Thoracic lesion level and severity after human SCI are independently associated with enhanced ‘neurogenic’ risk of SCI-associated pneumonia (SCI-AP). (A) Sympathetic innervation (preganglionic, postganglionic) of immunological relevant organs in humans. SCI rostral to Th5 (Th1–Th4) will result in preganglionic injury to sympathetic efferents whereas Th5–Th8 SCI spares some and SCI Th9–Th12 most sympathetic efferents to the ganglion coeliacum. (B) We compared motor complete (AIS A and B patients, grey bars, given the excellent correspondence between somatic and complete sympathetic lesions in this population) with motor incomplete patients (AIS C and D, white bars) with enhanced sparing of sympathetic outflow. Relative frequency of pneumonia is shown in motor complete versus motor incomplete SCI patients, categorized as high (Th1–Th4), mid (Th5–Th8) or low (Th9–Th12) thoracic injury level. Within the group of Th1–Th4 patients, pneumonia rates are significantly different between motor complete and incomplete patients, whereas no differences between the groups were detectable in lower thoracic levels. Error bars represent 95% CI. Differences within the neurological level categories were assessed with the chi-square test. Patient numbers: motor complete Th1–Th4, n = 317, Th5–Th8 n = 271, Th9–Th12 n = 451; motor incomplete Th1–Th4, n = 41, Th5–Th8 n = 34, Th9–Th12 n = 107.

Figure 8

Neurogenic pathophysiology and targets of maladaptive sympathetic signalling perpetuating functional SCI-IDS after SCI. Under physiological conditions excitatory sympathetic signals are controlled by supraspinal inhibition. After SCI, loss of supraspinal control leads to spinally generated sympathetic nerve activity (SNA). SNA originates below SCI injury and leads to maladaptive efferent sympathetic activity signalling to the spleen. It is able to culminate in large excitatory spinal sympathetic reflexes. Spinal sympathetic reflexes occur in analogy to pathological Babinksi motor reflexes, caused by a loss of supraspinal (bulbospinal) tonic inhibition (‘Sympathico-Babinski’). Disinhibited spinally generated sympathetic nerve activity after high thoracic (Th3) SCI leads to ad hoc induction of excitatory SNA burst entering the splenic nerve (Dembowsky et al., 1980; Taylor and Schramm, 1987) associated with increased levels of norepinephrine (NE) in the spleen, which in turn causes apoptosis of immune cells in the spleen (Lucin et al., 2007, 2009). This results in a decrease of spleen size and an elevated susceptibility to infection.
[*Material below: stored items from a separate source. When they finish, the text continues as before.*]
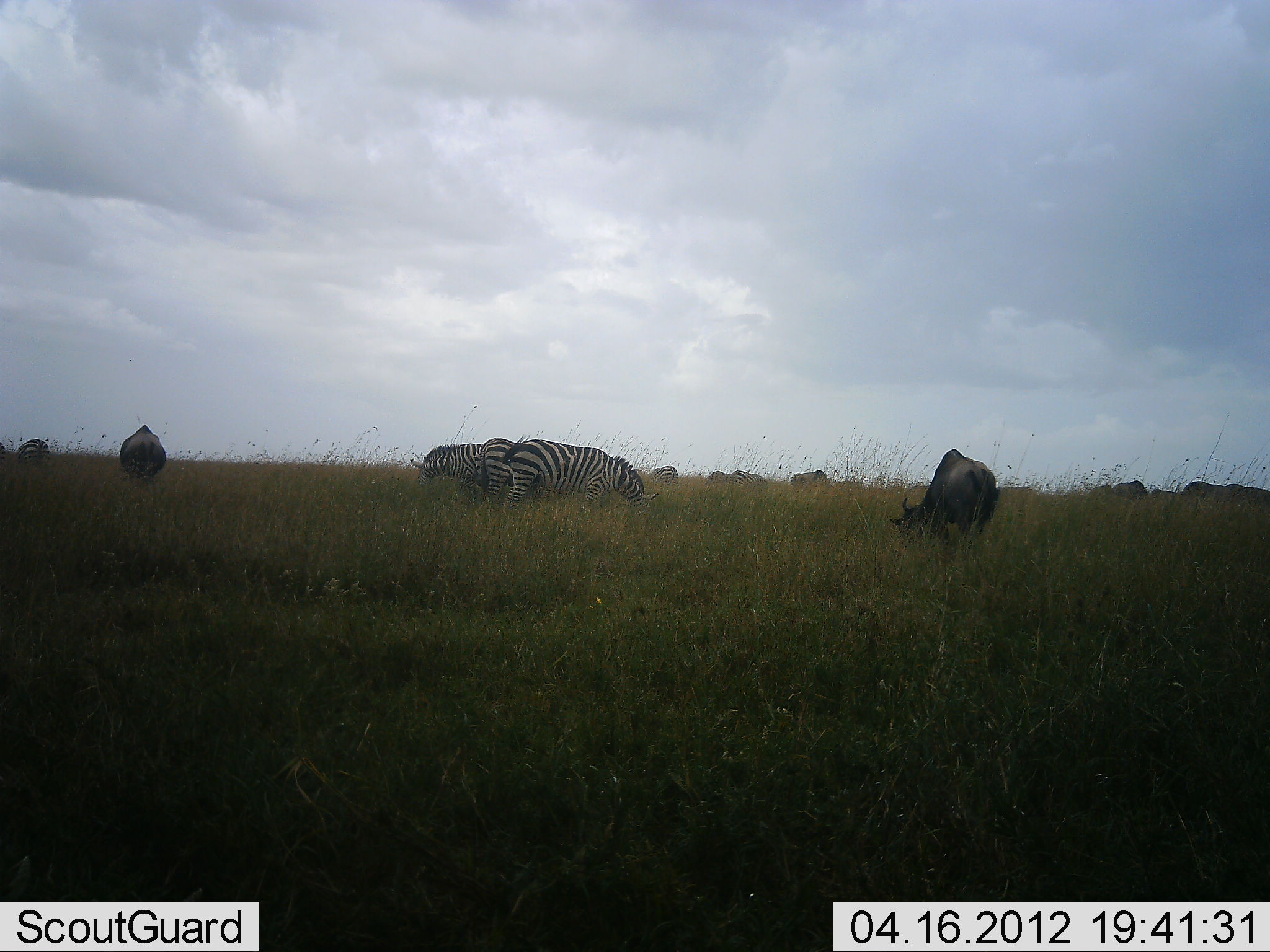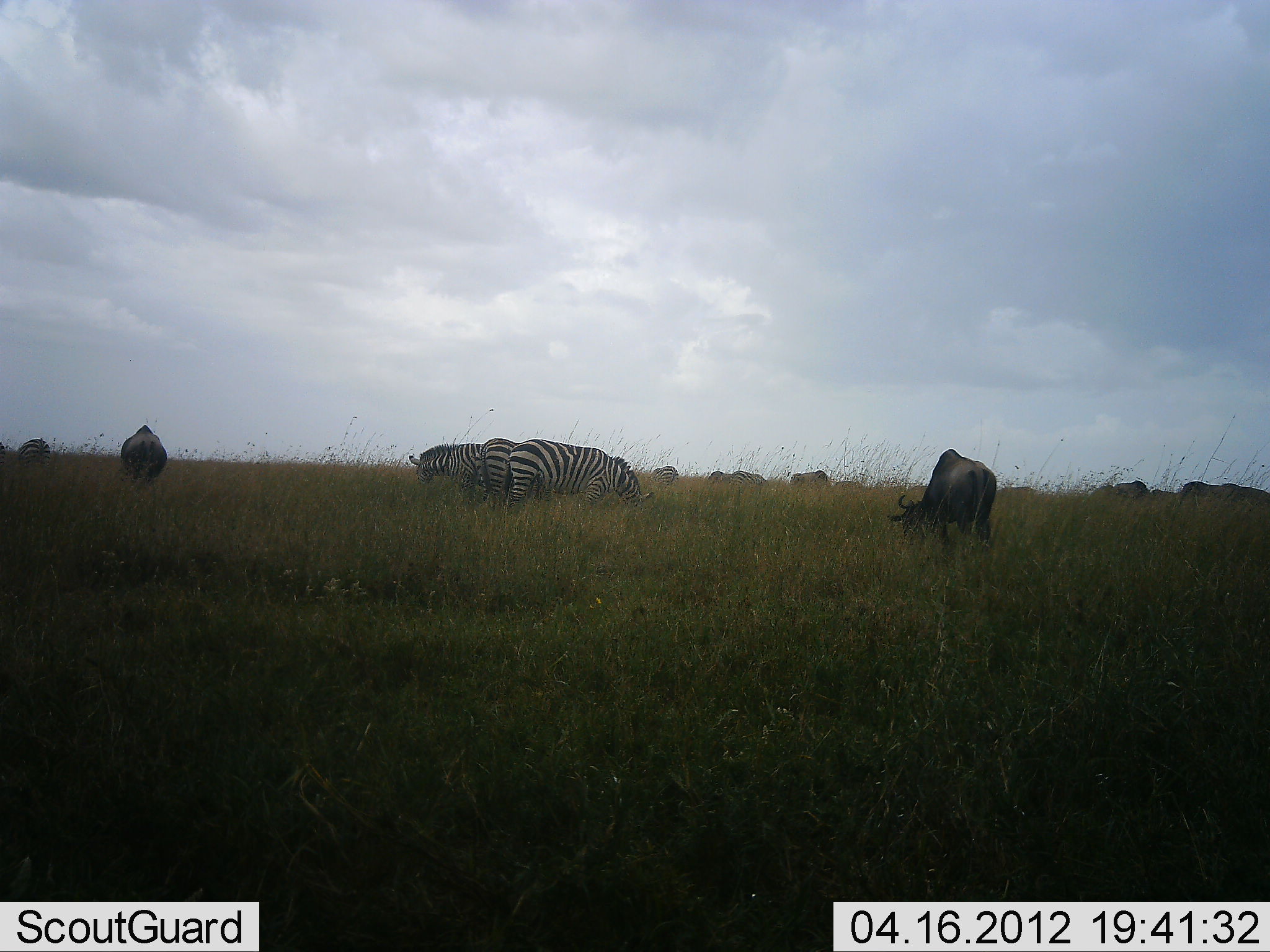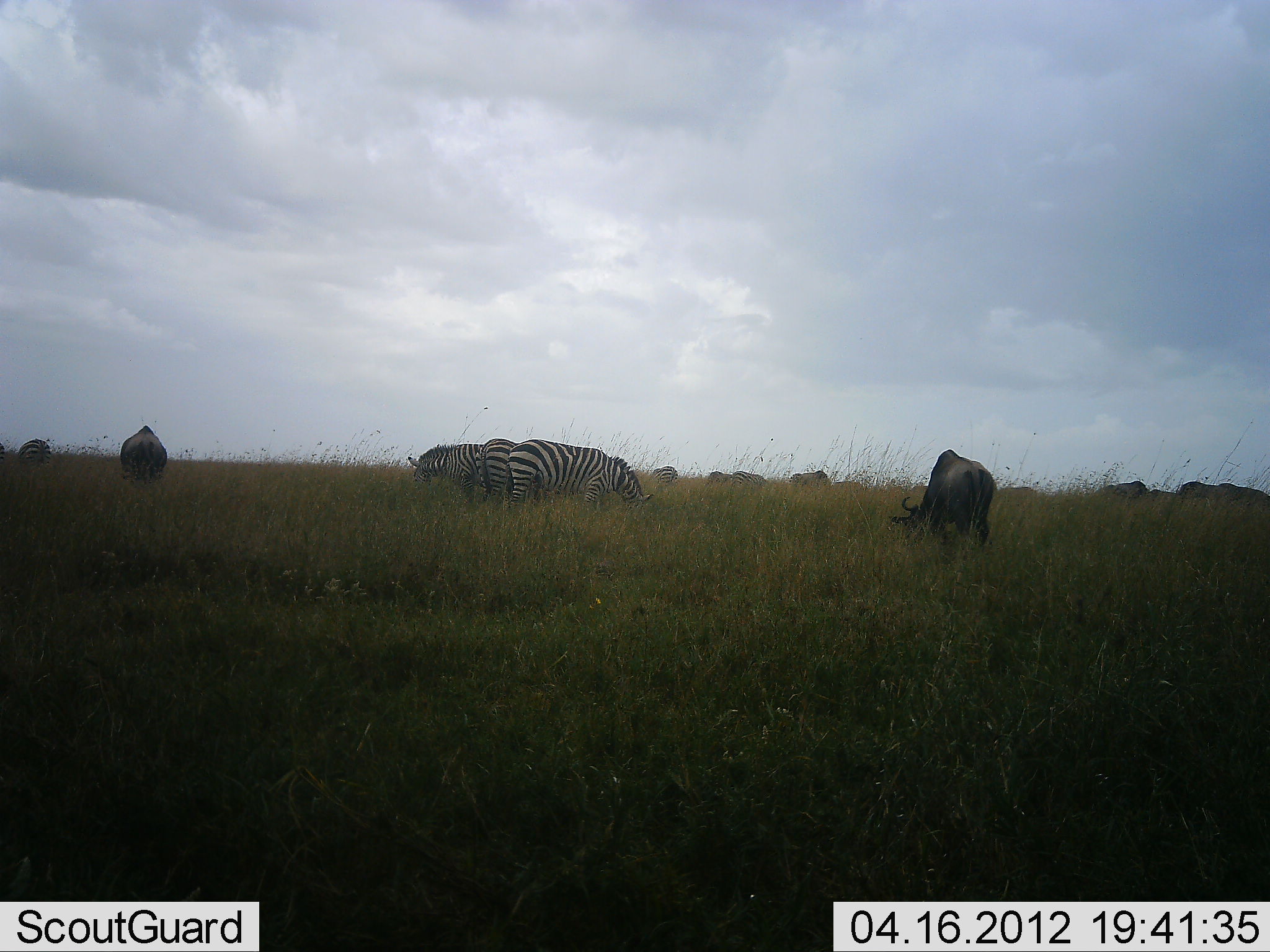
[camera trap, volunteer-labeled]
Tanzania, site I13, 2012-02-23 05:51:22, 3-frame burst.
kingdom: Animalia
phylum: Chordata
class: Mammalia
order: Artiodactyla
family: Bovidae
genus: Connochaetes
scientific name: Connochaetes taurinus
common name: blue wildebeest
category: wildebeest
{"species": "wildebeest (blue wildebeest) (Connochaetes taurinus)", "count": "8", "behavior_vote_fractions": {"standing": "41%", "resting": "0%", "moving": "10%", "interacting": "0%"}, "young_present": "0%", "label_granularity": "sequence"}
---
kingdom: Animalia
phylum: Chordata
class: Mammalia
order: Perissodactyla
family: Equidae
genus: Equus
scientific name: Equus quagga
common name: plains zebra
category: zebra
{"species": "zebra (plains zebra) (Equus quagga)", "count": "3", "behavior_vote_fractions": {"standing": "39%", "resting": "0%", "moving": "0%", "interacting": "3%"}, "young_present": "0%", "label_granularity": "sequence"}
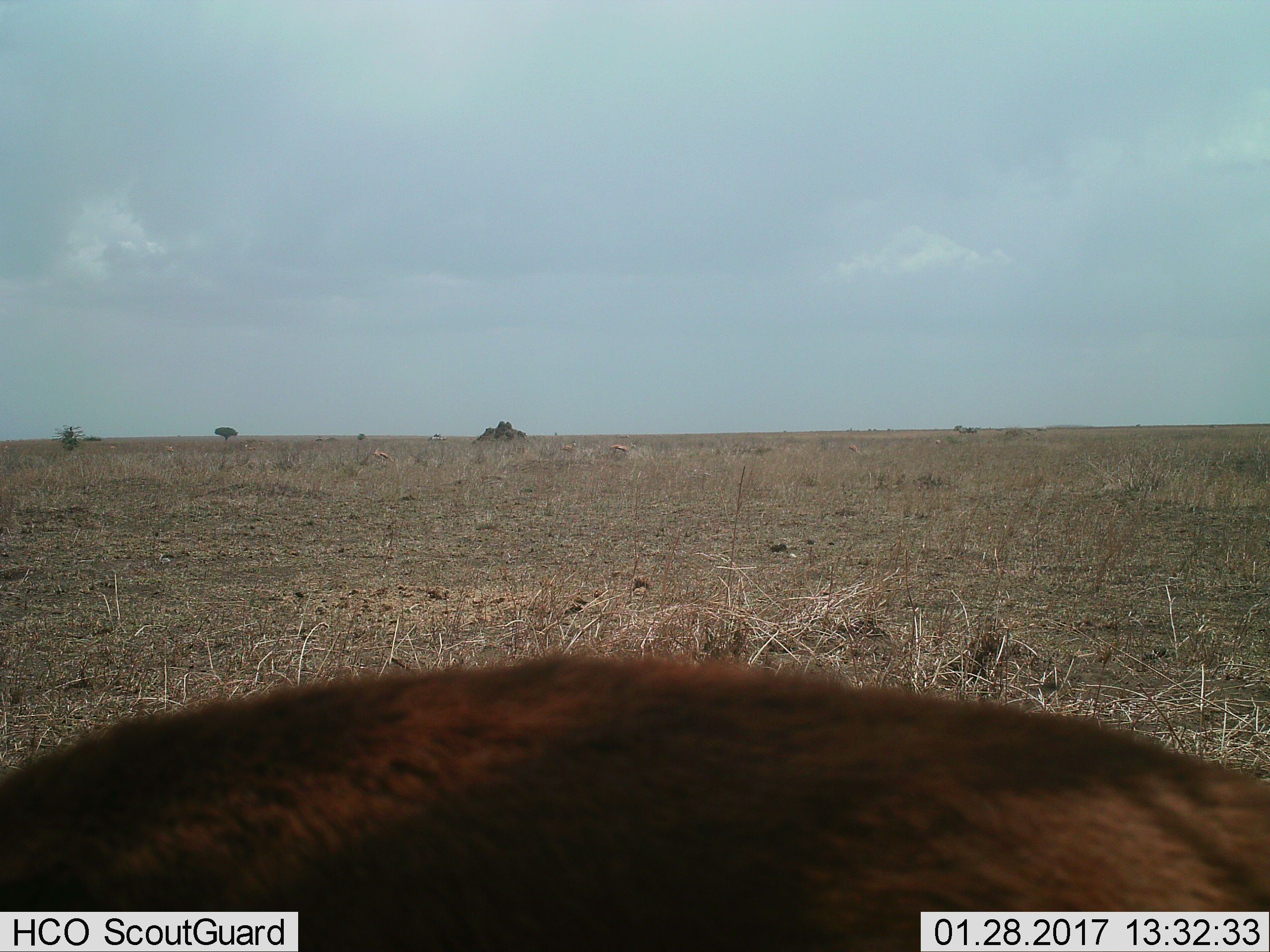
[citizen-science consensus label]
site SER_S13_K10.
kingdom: Animalia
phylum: Chordata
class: Mammalia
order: Artiodactyla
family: Bovidae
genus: Eudorcas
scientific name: Eudorcas thomsonii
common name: thomson's gazelle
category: gazellethomsons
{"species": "gazellethomsons (thomson's gazelle) (Eudorcas thomsonii)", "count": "7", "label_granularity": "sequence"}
Blocking SNA signaling to the spleen (‘shielding’) by preceding peripheral denervation of the splenic nerve ameliorates functional SCI-IDS and bacterial load after Th3-SCI. Moreover, here we identify the peripheral splenic nerve as a target for immunomodulation after SCI in order to restore impaired host defense after SCI (SCI-IDS) by blocking SNA to the spleen. Spleen shielding may be an interventional strategy to ameliorate functional SCI-IDS to prevent infections in patients at risk.